§ What is being asked:
Every entry needs to be reproduced exactly.

::: Data lines :::

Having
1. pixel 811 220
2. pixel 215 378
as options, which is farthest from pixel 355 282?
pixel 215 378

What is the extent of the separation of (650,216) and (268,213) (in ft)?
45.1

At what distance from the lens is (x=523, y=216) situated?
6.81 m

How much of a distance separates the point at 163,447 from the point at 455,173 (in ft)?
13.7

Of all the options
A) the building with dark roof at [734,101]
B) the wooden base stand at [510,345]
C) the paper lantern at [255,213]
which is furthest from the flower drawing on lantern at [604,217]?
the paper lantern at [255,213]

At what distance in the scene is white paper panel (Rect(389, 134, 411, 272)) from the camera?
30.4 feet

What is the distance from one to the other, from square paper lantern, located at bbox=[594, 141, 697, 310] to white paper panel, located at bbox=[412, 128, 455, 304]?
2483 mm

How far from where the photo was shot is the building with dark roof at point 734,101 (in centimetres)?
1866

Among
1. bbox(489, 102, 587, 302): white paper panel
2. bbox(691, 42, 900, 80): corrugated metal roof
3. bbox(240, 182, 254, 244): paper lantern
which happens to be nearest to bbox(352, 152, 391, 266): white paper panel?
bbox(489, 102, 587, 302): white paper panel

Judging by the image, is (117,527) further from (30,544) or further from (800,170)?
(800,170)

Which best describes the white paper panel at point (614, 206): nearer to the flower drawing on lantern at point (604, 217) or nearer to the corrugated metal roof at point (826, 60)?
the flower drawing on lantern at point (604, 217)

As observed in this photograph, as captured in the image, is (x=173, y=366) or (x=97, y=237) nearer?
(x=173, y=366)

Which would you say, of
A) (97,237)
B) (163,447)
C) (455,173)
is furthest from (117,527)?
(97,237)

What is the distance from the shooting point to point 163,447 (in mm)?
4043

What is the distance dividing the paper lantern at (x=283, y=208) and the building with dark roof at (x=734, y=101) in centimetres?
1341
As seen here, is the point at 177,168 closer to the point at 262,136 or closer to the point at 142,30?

:::

§ Task solution:
Having
1. pixel 811 220
2. pixel 215 378
as options, which is farthest from pixel 355 282?
pixel 215 378

What is the extent of the separation of (650,216) and (268,213) (in ft)?
45.1

At what distance from the lens is (x=523, y=216) situated?
6.81 m

How much of a distance separates the point at 163,447 from the point at 455,173 (in ft)?
13.7

Of all the options
A) the building with dark roof at [734,101]
B) the wooden base stand at [510,345]
C) the paper lantern at [255,213]
which is furthest from the flower drawing on lantern at [604,217]?
the paper lantern at [255,213]

At what distance in the scene is white paper panel (Rect(389, 134, 411, 272)) from the camera?
30.4 feet

What is the distance from one to the other, from square paper lantern, located at bbox=[594, 141, 697, 310] to white paper panel, located at bbox=[412, 128, 455, 304]?
2483 mm

How far from where the photo was shot is the building with dark roof at point 734,101 (in centimetres)?
1866

Among
1. bbox(489, 102, 587, 302): white paper panel
2. bbox(691, 42, 900, 80): corrugated metal roof
3. bbox(240, 182, 254, 244): paper lantern
which happens to be nearest to bbox(352, 152, 391, 266): white paper panel?
bbox(489, 102, 587, 302): white paper panel

Judging by the image, is (117,527) further from (30,544) or further from (800,170)?
(800,170)

Which best describes the white paper panel at point (614, 206): nearer to the flower drawing on lantern at point (604, 217) or nearer to the corrugated metal roof at point (826, 60)?
the flower drawing on lantern at point (604, 217)

As observed in this photograph, as captured in the image, is (x=173, y=366) or (x=97, y=237) nearer?
(x=173, y=366)

Which would you say, of
A) (97,237)
B) (163,447)
C) (455,173)
is furthest from (117,527)?
(97,237)

What is the distance from the shooting point to point 163,447 (in mm)?
4043

What is the distance dividing the paper lantern at (x=283, y=208) and the building with dark roof at (x=734, y=101) in centimetres?
1341
As seen here, is the point at 177,168 closer to the point at 262,136 or closer to the point at 142,30?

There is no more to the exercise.